EXERCISE DIRECTIONS >> Rewrite the items starting at the line that contains "From all of" and ending at the last item, changing "yellow leaf" to "orange leaf" and leaving everything else as it is.
* start GIVEN RECORDS *
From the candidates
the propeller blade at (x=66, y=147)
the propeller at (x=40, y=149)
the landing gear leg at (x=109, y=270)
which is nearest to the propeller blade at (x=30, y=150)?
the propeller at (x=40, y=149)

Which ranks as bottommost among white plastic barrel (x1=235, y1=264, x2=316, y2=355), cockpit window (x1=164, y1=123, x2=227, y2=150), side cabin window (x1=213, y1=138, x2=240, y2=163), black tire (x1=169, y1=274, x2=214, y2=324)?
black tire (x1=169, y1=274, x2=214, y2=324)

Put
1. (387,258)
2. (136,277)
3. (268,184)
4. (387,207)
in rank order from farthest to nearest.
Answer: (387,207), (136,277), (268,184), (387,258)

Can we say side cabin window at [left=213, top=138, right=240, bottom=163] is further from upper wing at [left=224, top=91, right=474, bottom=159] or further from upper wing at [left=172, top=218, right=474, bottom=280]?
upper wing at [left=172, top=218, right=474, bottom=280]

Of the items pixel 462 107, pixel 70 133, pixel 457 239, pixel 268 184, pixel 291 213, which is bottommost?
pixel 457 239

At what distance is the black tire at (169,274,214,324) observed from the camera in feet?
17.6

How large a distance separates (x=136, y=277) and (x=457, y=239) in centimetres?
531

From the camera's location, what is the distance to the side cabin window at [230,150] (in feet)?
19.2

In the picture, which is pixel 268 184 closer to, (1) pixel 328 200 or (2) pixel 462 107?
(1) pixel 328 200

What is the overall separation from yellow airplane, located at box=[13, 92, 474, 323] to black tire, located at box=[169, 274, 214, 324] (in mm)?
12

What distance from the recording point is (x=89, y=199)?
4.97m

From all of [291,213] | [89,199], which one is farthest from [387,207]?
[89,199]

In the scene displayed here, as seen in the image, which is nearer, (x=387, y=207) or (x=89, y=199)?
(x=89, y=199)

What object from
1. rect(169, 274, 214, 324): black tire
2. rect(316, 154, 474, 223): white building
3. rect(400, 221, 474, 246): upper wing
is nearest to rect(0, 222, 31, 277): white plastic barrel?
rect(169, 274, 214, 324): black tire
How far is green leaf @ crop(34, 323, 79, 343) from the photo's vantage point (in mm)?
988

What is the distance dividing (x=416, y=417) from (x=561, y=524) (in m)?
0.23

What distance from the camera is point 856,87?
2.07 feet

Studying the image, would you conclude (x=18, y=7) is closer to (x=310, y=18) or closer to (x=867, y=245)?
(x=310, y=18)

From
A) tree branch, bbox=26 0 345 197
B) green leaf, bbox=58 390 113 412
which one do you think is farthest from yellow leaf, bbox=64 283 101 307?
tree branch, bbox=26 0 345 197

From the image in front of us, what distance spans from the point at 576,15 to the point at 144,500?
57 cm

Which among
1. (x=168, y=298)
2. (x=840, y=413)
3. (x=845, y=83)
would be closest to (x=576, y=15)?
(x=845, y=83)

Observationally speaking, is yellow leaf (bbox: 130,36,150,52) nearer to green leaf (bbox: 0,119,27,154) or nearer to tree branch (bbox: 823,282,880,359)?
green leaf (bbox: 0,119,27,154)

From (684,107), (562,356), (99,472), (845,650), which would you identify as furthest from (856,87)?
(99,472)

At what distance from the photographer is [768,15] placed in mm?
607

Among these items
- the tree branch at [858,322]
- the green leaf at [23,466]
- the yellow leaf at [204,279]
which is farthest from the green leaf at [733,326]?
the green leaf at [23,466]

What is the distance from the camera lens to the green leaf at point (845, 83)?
* end GIVEN RECORDS *
EXERCISE RESULT >>
From all of [291,213] | [89,199], which one is farthest from [387,207]?
[89,199]

In the scene displayed here, as seen in the image, which is nearer, (x=387, y=207) or (x=89, y=199)?
(x=89, y=199)

What object from
1. rect(169, 274, 214, 324): black tire
2. rect(316, 154, 474, 223): white building
3. rect(400, 221, 474, 246): upper wing
is nearest to rect(0, 222, 31, 277): white plastic barrel?
rect(169, 274, 214, 324): black tire
How far is green leaf @ crop(34, 323, 79, 343) from the photo's vantage point (in mm)?
988

What is the distance dividing (x=416, y=417) from (x=561, y=524) (in m)?
0.23

What distance from the camera is point 856,87?
2.07 feet

Studying the image, would you conclude (x=18, y=7) is closer to (x=310, y=18) or closer to (x=867, y=245)?
(x=310, y=18)

From
A) tree branch, bbox=26 0 345 197
B) green leaf, bbox=58 390 113 412
which one do you think is farthest from orange leaf, bbox=64 283 101 307?
tree branch, bbox=26 0 345 197

From the image in front of us, what distance spans from the point at 576,15 to the point at 144,500?
57 cm

Which among
1. (x=168, y=298)
2. (x=840, y=413)
3. (x=845, y=83)
would be closest to (x=576, y=15)?
(x=845, y=83)

Observationally speaking, is orange leaf (bbox: 130,36,150,52) nearer to green leaf (bbox: 0,119,27,154) or nearer to tree branch (bbox: 823,282,880,359)?
green leaf (bbox: 0,119,27,154)

From (684,107), (562,356), (99,472), (845,650), which would you identify as furthest from (856,87)?
(99,472)

At what distance from the photographer is [768,15] placed in mm?
607

Among these items
- the tree branch at [858,322]
- the green leaf at [23,466]
- the orange leaf at [204,279]
which is farthest from the green leaf at [733,326]?
the green leaf at [23,466]

What is the distance from the camera lens to the green leaf at point (845, 83)?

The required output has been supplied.